About Forest Bathing

Forest bathing is about being connected with nature. It involves immersing all your senses in a natural environment - frequently but not always a forested area - and experiencing the mindful pleasure of presence. The format involves structured periods of leisurely walking, sitting, standing, and sharing, all the while connecting with nature in a variety of ways through a series of experiential “invitations.” When forest bathing, we take pleasure and delight in experiencing the natural world through our senses and explore our relationship with it through observation, imagination, and feeling.

To learn the practice, beginners go on walks led by a trained guide. Once you have developed an understanding of the practice and the skills involved, it’s something you can do independently any time.

It’s not about exercise. You aren’t going for a hike. But it is a healthy practice. It’s not about intellectual learning. You don’t learn plant and animal names or how the ecosystem works. But you will connect with them more deeply. While hikes and nature walks are also fantastic and we encourage you to pursue them as well, forest bathing is about simply experiencing the richness of the natural world and building a more personal connection with it. It is a form of mindfulness practice that is deeply enjoyable and important for your health.


Forest bathing allows us the opportunity to simultaneously heal our bodies, our minds, and our relationship with nature. Most of us understand intuitively that being in nature is good for us, and now there are a wide range of scientific studies that help quantify these health benefits.

Studies Have Shown:

  • Immune System Enhanced more than 40% (for up to two weeks)
  • Stress Indicators Reduced 10 to 20%
  • Memory Improvement of up to 20%


Forest bathing provides us with an opportunity to let go of our rushing, our goals, our sense of overwhelm. We can just be, and relax into our surroundings. This, in turn, allows us to be more focused, calm, creative, and present for our coworkers, friends, and family.


Studies of shinrin-yoku have revealed a variety of mental health benefits, including a reduced incidence of common mood disorders like depression and anxiety. It decreases our tendency to ruminate, while increasing feelings of gratitude, wonder, and selflessness.


Time spent in nature has been linked with decreased risk for a huge range of health disorders including infectious disease, cancer, cardiovascular disease, migraines, and respiratory disease. A predominant theory is that many of these benefits result from the immune boost provided by forest bathing, which has been shown to increase the count of “natural killer” cells in the body and activate the parasympathetic nervous system.


While scientists are still exploring the precise mechanisms by which nature impacts our health, a variety of factors appear to contribute:

  • Phytoncides: compounds emitted by trees as part of their own immune response appear to positively impact our own immune systems
  • Sunlight and oxygen rich, clean air are both have their own health benefits
  • Forest textures, colors, and sounds (birdsong, moving water, and wind in the trees) are all naturally relaxing
  • Orienting to mindfulness has benefits regardless of whether in nature, giving forest bathing double benefits

    Forest Bathing or Shinrin-yoku?

    Forest bathing goes by many names.
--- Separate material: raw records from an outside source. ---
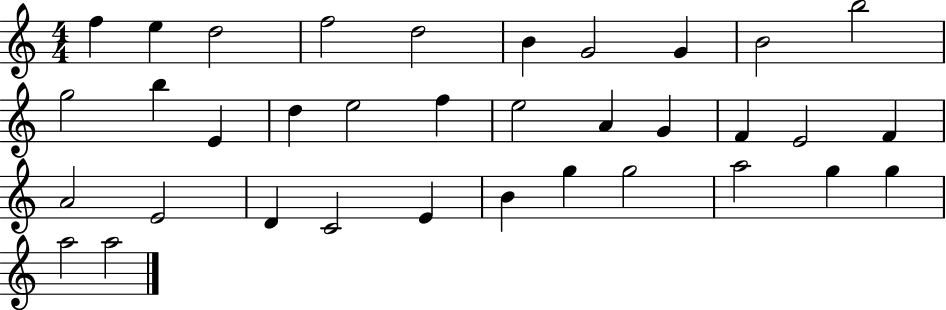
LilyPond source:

{
  \clef treble
  \numericTimeSignature
  \time 4/4
  \key c \major
  f''4 e''4 d''2 | f''2 d''2 | b'4 g'2 g'4 | b'2 b''2 | \break g''2 b''4 e'4 | d''4 e''2 f''4 | e''2 a'4 g'4 | f'4 e'2 f'4 | \break a'2 e'2 | d'4 c'2 e'4 | b'4 g''4 g''2 | a''2 g''4 g''4 | \break a''2 a''2 | \bar "|."
}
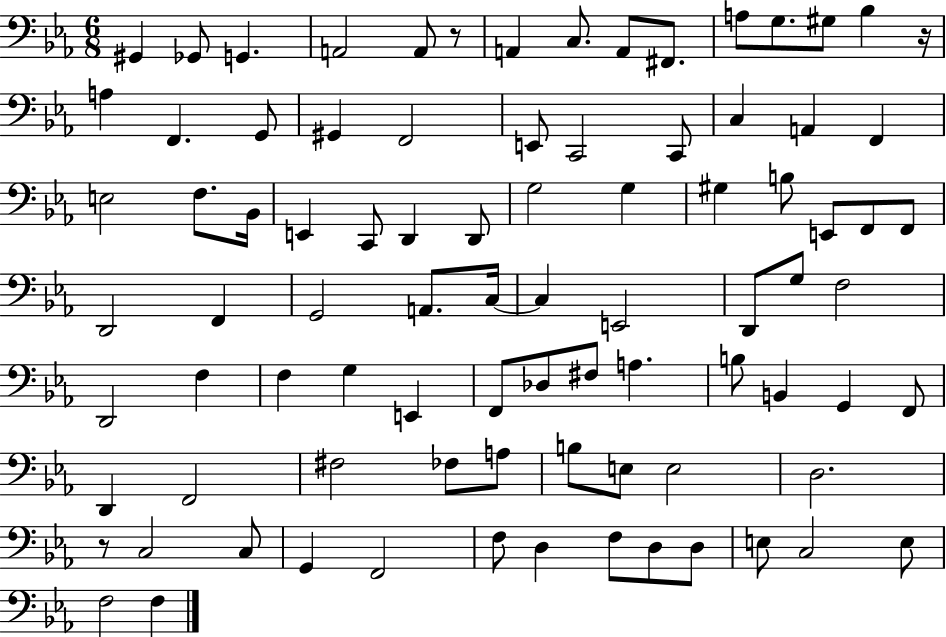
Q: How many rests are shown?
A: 3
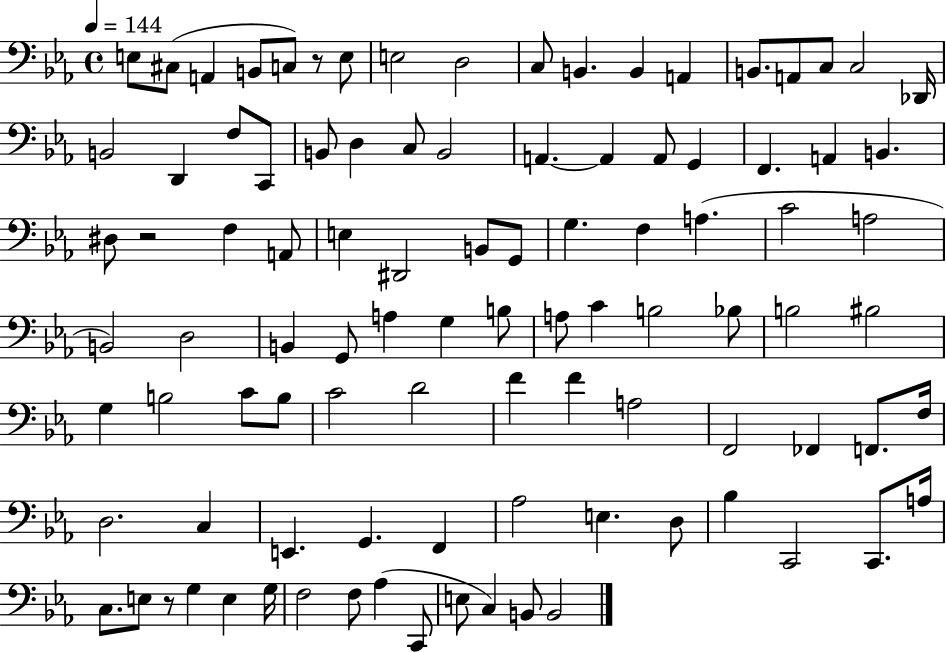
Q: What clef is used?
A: bass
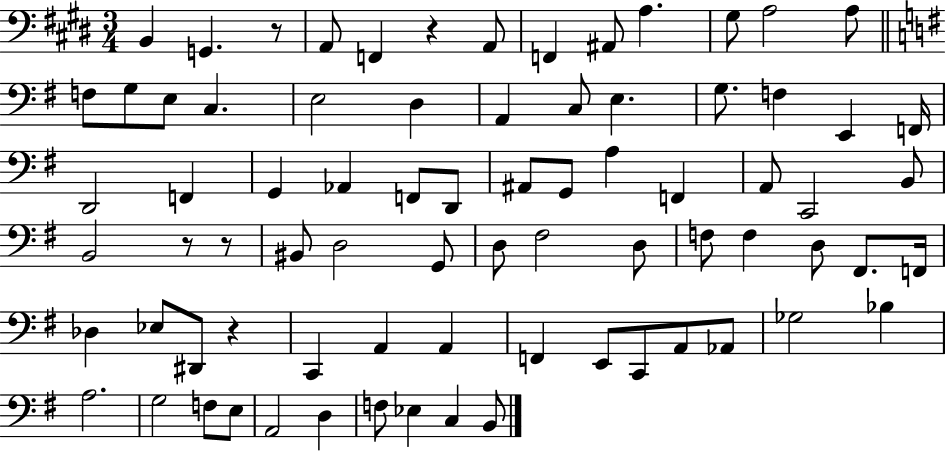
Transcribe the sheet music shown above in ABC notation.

X:1
T:Untitled
M:3/4
L:1/4
K:E
B,, G,, z/2 A,,/2 F,, z A,,/2 F,, ^A,,/2 A, ^G,/2 A,2 A,/2 F,/2 G,/2 E,/2 C, E,2 D, A,, C,/2 E, G,/2 F, E,, F,,/4 D,,2 F,, G,, _A,, F,,/2 D,,/2 ^A,,/2 G,,/2 A, F,, A,,/2 C,,2 B,,/2 B,,2 z/2 z/2 ^B,,/2 D,2 G,,/2 D,/2 ^F,2 D,/2 F,/2 F, D,/2 ^F,,/2 F,,/4 _D, _E,/2 ^D,,/2 z C,, A,, A,, F,, E,,/2 C,,/2 A,,/2 _A,,/2 _G,2 _B, A,2 G,2 F,/2 E,/2 A,,2 D, F,/2 _E, C, B,,/2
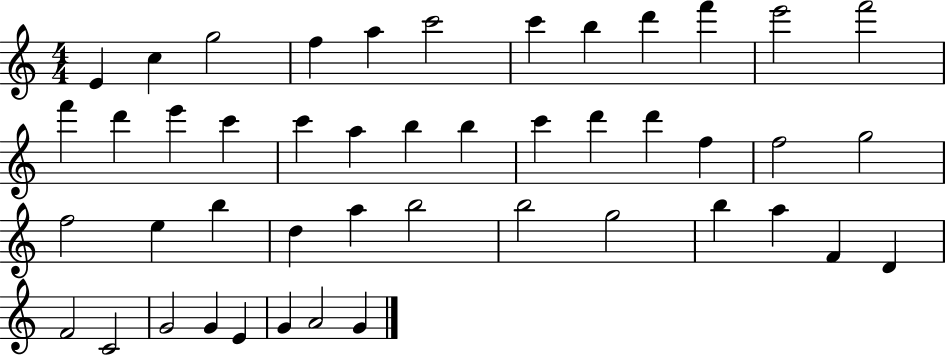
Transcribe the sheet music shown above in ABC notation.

X:1
T:Untitled
M:4/4
L:1/4
K:C
E c g2 f a c'2 c' b d' f' e'2 f'2 f' d' e' c' c' a b b c' d' d' f f2 g2 f2 e b d a b2 b2 g2 b a F D F2 C2 G2 G E G A2 G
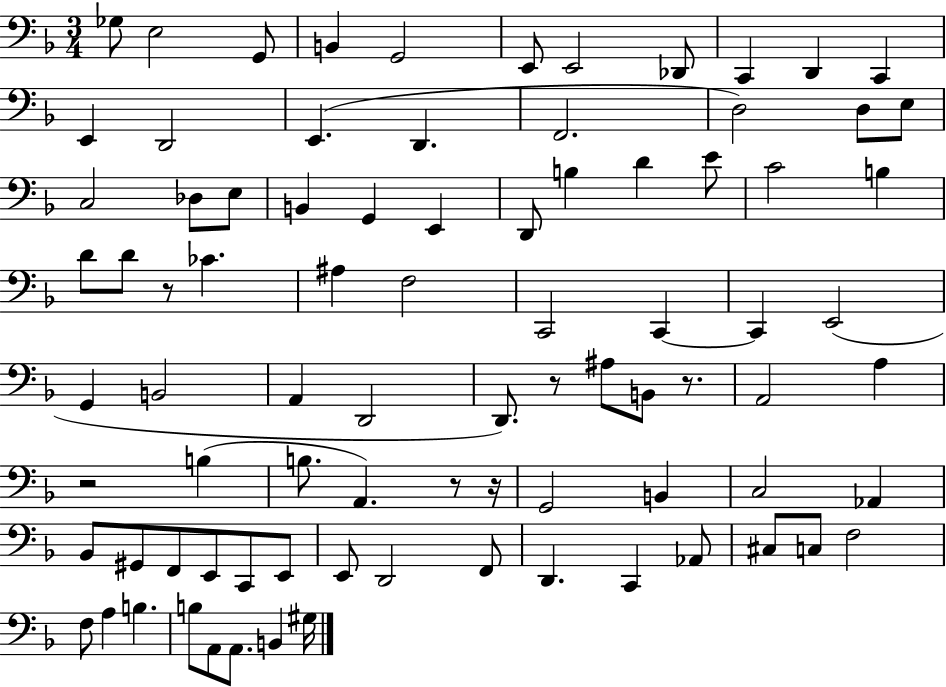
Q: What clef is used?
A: bass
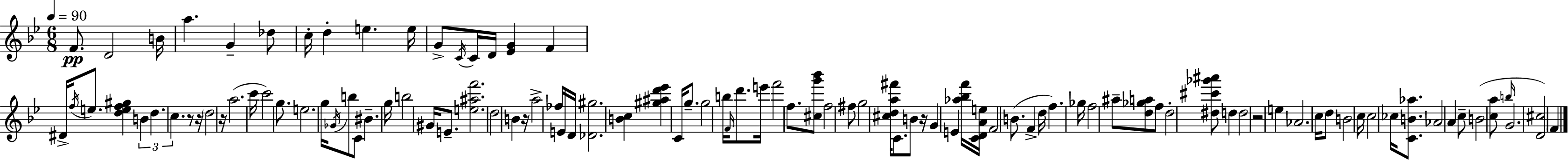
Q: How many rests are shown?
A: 6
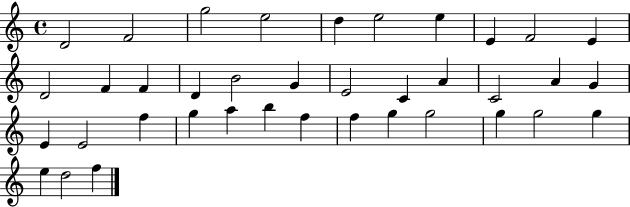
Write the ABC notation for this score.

X:1
T:Untitled
M:4/4
L:1/4
K:C
D2 F2 g2 e2 d e2 e E F2 E D2 F F D B2 G E2 C A C2 A G E E2 f g a b f f g g2 g g2 g e d2 f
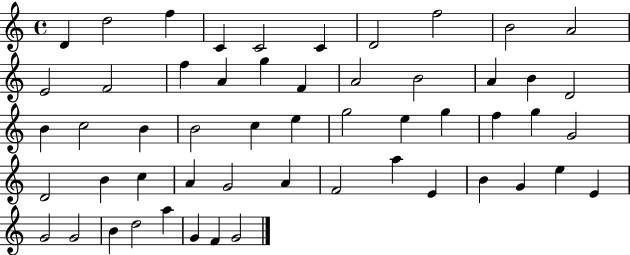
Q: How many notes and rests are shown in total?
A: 54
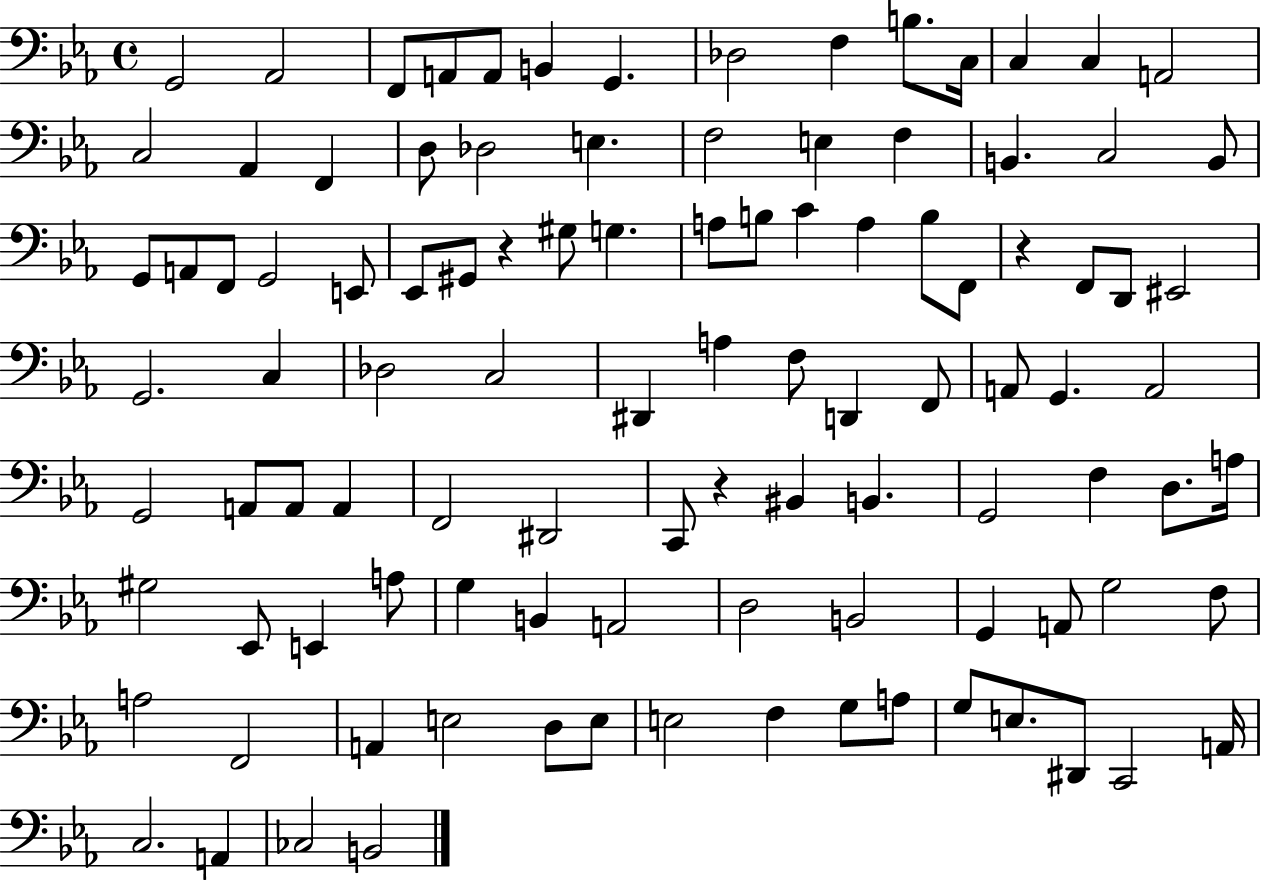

Sometimes it’s called forest therapy or nature therapy, particularly in contexts where the goal is to integrate these kinds of practices into the healthcare system to explicitly address physical and mental health challenges.

    You may have heard forest bathing called shinrin-yoku elsewhere. This is a Japanese term that was coined in the 80s as part of their efforts to encourage citizens to experience nature for its health benefits. While many popular media stories about forest bathing have emphasized this term, and it’s relatively synonymous, we usually use the term forest bathing because there are some slight differences between Japanese shinrin-yoku and forest bathing as developed by the Association of Nature & Forest Therapy (through which our guides are trained.)


    Being deeply connected with nature is a practice as old as human history. Many cultures over time have developed a variety of ways to be present in nature and honor our connection with it.

    The recent popular interest in shinrin-yoku and forest bathing reflect the increasingly common recognition that we have lost touch with that connection and that we need to find ways to reconnect.

    The term shinrin-yoku was coined in Japan in the early 1980s by the director of the Japanese Forestry Agency, in order to link forest visits to health and wellness-oriented ecotourism. To this day, Japanese shinrin-yoku walks heavily emphasize the scientifically documented health benefits of forest walks. For example, some walks begin and end with measurements of blood pressure and salivary amylase, which are indicators of stress and relaxation that tend to be affected by nature walks.

    Countries around the world have been exploring similar approaches. In America, M. Amos Clifford established the Association of Nature & Forest Therapy Guides & Programs. (See if I can learn a little more about the timeline from some of the press on his website.)  Clifford’s version of forest bathing emphasizes ways of connecting and experiencing the natural world that go beyond the five senses emphasized in Japan.

    Wisconsin Forest Bathing’s guides are all certified through the Association of Nature & Forest Therapy Guides & Programs.